According to Statistics Canada, 80% of people living with a disability use an assistive device to increase their independence, and 27% need at least one more. Cost is often cited as the main barrier.
DIY assistive technology — community created devices that can easily be made by makers and volunteers — can help bridge the gap.
Makers Making Change is an online platform providing a disruptively low-cost alternative to commercially available assistive technologies. With a wide range of devices available in the assistive devices library, there are many options for people to request from and work with a volunteer maker who can build it for them.
Every device design, contributed by the Makers Making Change community and by our organization, is open source. Anyone can freely download the files and information to build their own device. This helps keep device cost low and requesters only cover the cost of materials.
About Neil Squire
We use technology, knowledge and passion to empower Canadians with disabilities.
The Neil Squire Society is a non-profit that has been revolutionizing the lives of Canadians with disabilities since 1984 through assistive technology. Makers Making Change is one of the many programs offered.

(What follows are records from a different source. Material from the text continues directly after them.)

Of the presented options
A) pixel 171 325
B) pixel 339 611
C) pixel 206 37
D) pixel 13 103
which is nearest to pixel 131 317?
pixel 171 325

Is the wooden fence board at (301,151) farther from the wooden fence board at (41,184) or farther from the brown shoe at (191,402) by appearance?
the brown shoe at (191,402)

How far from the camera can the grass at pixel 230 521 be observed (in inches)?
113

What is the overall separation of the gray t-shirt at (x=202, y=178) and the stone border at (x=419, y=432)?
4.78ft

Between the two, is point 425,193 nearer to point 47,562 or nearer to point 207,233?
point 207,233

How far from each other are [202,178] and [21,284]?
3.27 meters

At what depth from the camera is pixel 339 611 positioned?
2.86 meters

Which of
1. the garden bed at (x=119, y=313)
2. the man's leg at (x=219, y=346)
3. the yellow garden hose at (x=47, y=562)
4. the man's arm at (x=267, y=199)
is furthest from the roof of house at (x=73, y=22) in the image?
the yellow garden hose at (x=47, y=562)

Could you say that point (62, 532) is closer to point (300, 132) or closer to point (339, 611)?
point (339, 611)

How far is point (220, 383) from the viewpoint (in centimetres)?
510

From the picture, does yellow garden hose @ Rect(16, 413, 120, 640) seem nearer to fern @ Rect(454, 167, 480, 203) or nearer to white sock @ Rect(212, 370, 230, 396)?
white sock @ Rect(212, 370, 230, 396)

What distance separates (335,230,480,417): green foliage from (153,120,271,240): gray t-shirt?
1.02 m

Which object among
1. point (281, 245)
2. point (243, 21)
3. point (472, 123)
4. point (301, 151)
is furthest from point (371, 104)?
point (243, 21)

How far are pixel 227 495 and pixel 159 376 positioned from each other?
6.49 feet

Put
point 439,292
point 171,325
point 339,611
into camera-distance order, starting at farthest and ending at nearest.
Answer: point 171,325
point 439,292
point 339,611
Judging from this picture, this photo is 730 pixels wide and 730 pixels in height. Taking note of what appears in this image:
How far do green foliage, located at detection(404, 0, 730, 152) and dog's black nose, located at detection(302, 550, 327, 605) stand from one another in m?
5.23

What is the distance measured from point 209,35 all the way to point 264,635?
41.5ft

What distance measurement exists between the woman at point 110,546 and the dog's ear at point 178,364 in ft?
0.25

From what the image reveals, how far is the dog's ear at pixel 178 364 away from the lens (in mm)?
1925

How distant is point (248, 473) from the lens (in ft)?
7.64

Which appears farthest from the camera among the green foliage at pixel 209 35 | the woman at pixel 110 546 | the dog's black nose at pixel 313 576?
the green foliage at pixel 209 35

Our organization was established when 21-year-old Neil Squire became tetraplegic after a car crash. Seeing he was unable to speak or move his arms and legs, Neil’s family and a group of professionals in created a ground-breaking device allowing him to communicate by using sip & puff to type Morse code. The technology was rudimentary at the time but it reconnected Neil to the world, allowing him to speak with family and friends once again. After Neil passed, the Neil Squire Society was formed in his name to help improve the lives of people with disabilities.
Our work is focused on four distinct areas: Innovation, Digital Literacy, Employment, and Assistive Technology.